Inaction du conciliateur
Le 25 novembre 2025, j'ai saisi un conciliateur de justice concernant un litige avec un promoteur immobilier. Ce dernier avait promis de m'envoyer, par retour de son mail du 16 octobre 2025, les documents suivants : notices descriptives, plans et prix de chaque type de logement PSLA. Il était crucial pour moi de recevoir ces informations par écrit, étant donné la nature précontractuelle de ma demande et mes droits en tant que consommateur. De plus, en raison de mon handicap à 80 %, mes difficultés à me déplacer sont importantes, d'où l'importance d'obtenir ces informations par e-mail.
Dans son retour le 25 novembre 2025, le conciliateur m'a écrit : "Le promoteur vous a proposé de passer à l'agence pour récupérer les plans. Avez-vous récupéré ceux-ci ?"
1er manquement : Le conciliateur semble ignorer que je ne peux pas me rendre à l'agence à cause de mes difficultés de déplacement dues à mon handicap. C'est précisément pour cette raison que j'avais demandé au promoteur de me les envoyer par mail, et le conciliateur a complètement éludé ma situation. Les plans n'étaient pas les seuls éléments attendus ; je m'attendais aussi à recevoir les notices descriptives et les prix des logements.
2e manquement : Le conciliateur persiste à ne pas prendre en compte mes contraintes. Dans un mail du 26 novembre 2025, il mentionne : "Un constat de non-accord sera délivré si les parties n'ont pu trouver un accord amiable lors de la réunion de conciliation qui sera programmée prochainement." Si je ne peux pas me rendre à l'agence, je ne pourrais pas assister à une réunion de conciliation non plus. Le 1er décembre 2025, il m'invite à appeler le promoteur pour convenir d'un rendez-vous, ignorant de nouveau mes difficultés à me déplacer.
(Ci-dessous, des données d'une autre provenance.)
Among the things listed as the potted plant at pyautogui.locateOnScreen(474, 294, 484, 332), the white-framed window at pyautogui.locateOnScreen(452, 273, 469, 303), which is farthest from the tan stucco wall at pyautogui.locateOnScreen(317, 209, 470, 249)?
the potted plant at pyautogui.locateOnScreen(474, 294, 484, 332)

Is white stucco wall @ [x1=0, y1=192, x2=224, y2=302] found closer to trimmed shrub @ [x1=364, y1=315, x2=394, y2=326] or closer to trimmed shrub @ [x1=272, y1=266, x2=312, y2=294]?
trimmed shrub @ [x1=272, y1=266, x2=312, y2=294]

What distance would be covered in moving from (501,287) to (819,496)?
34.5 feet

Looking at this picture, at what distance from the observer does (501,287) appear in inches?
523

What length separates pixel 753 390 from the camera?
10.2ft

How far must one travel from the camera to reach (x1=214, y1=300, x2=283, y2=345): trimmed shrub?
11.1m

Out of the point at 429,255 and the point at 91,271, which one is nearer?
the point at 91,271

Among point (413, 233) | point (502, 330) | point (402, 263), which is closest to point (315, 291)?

3e manquement : De plus, le conciliateur a totalement omis que mon problème d'élocution m'empêche d'utiliser un téléphone, rendant son affirmation selon laquelle je pourrais échanger de vive voix infondée.
4e manquement : En défendant le promoteur en affirmant qu'il ne refuse pas le dialogue, alors qu'il n'a jamais répondu à mes courriels des 17 et 20 octobre 2025, le conciliateur fait preuve de partialité. Son préjugé que je cherche à imposer mes conditions—recevoir les documents par mail dû à mon handicap—est inacceptable, car j'ai des preuves que le promoteur s'est engagé par écrit à me fournir ces éléments.
5e manquement : Enfin, le conciliateur a refusé de me délivrer un constat de non-accord et a conclu le dossier sans suite, prétextant l'absence d'une réunion de conciliation. Pourtant, l'accusé de réception de ma saisine stipule qu'une réunion de conciliation devrait avoir lieu, sauf exception, et qu'en cas d'absence d'accord, le conciliateur doit le constater par écrit. Mon handicap aurait dû être considéré comme une exception à la convocation.
À cause de son inaction, j'ai perdu une opportunité cruciale pour l'acquisition d'un logement PSLA, alors que je reste dans l'attente d'un logement social depuis le 11 février 2020. Sa négligence m'a causé un grand préjudice moral.
Je tiens à souligner que le fait qu'il soit un collaborateur bénévole ne l'exonère pas de ses manquements. Je souhaite engager sa responsabilité personnelle.
Je cherche donc à savoir sur quels motifs juridiques je peux invoquer des recours contre le conciliateur, quels fondements spécifiques utiliser, quels préjudices je peux faire valoir, et devant quelles juridictions je devrais porter cette affaire.